— DIRECTIONS —
Reproduce each of the following records line for line, changing nothing.

— GIVEN DATA —
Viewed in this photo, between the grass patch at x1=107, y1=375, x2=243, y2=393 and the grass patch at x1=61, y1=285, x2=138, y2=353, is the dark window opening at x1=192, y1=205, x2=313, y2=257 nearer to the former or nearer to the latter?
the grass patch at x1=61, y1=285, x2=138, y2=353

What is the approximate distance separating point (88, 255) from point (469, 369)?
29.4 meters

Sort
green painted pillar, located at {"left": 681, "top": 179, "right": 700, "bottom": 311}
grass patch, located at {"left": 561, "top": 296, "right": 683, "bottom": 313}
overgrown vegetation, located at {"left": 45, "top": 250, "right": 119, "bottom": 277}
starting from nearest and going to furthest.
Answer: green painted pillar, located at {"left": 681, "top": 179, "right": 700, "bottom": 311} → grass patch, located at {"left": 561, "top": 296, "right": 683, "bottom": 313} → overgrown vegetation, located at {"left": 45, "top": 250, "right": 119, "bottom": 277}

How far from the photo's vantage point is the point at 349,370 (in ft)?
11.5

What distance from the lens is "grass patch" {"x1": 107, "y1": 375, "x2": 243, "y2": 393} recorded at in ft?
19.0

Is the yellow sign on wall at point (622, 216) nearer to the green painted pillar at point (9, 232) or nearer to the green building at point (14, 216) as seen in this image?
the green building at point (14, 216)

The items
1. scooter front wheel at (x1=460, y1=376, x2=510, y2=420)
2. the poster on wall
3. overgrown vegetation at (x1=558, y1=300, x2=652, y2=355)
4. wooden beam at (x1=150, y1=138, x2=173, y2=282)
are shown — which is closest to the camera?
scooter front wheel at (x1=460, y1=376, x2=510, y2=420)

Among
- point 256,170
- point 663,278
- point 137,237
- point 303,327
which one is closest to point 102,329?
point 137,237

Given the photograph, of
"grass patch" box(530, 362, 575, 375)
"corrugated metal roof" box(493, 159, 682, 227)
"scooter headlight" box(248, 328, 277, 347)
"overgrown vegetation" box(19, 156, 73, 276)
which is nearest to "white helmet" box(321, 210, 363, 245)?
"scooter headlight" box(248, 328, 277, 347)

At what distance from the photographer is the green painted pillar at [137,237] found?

— REPLY TO THE EXERCISE —
Viewed in this photo, between the grass patch at x1=107, y1=375, x2=243, y2=393 and the grass patch at x1=61, y1=285, x2=138, y2=353, is the dark window opening at x1=192, y1=205, x2=313, y2=257 nearer to the former or nearer to the latter?
the grass patch at x1=61, y1=285, x2=138, y2=353

What is the approximate distance separating point (88, 255) from point (469, 369)?
29.4 meters

Sort
green painted pillar, located at {"left": 681, "top": 179, "right": 700, "bottom": 311}
grass patch, located at {"left": 561, "top": 296, "right": 683, "bottom": 313}
overgrown vegetation, located at {"left": 45, "top": 250, "right": 119, "bottom": 277}
starting from nearest and going to furthest.
Answer: green painted pillar, located at {"left": 681, "top": 179, "right": 700, "bottom": 311} → grass patch, located at {"left": 561, "top": 296, "right": 683, "bottom": 313} → overgrown vegetation, located at {"left": 45, "top": 250, "right": 119, "bottom": 277}

How far from the photo's vantage point is the point at 349,370 (in ft)?
11.5

What distance from the lens is "grass patch" {"x1": 107, "y1": 375, "x2": 243, "y2": 393} recorded at in ft?
19.0

Is the yellow sign on wall at point (622, 216) nearer to the green painted pillar at point (9, 232) or nearer to the green building at point (14, 216) as seen in this image?
the green building at point (14, 216)

The items
1. scooter front wheel at (x1=460, y1=376, x2=510, y2=420)
2. the poster on wall
3. overgrown vegetation at (x1=558, y1=300, x2=652, y2=355)
4. wooden beam at (x1=150, y1=138, x2=173, y2=282)
are shown — which is closest to the camera?
scooter front wheel at (x1=460, y1=376, x2=510, y2=420)

Among
- point 256,170
- point 663,278
- point 137,237
- point 303,327
which one is closest to point 102,329?
point 137,237

Given the photograph, of
"grass patch" box(530, 362, 575, 375)
"corrugated metal roof" box(493, 159, 682, 227)
"scooter headlight" box(248, 328, 277, 347)
"overgrown vegetation" box(19, 156, 73, 276)
which is nearest to "white helmet" box(321, 210, 363, 245)?
"scooter headlight" box(248, 328, 277, 347)

At what distance from the photographer is the green painted pillar at [137,237] found?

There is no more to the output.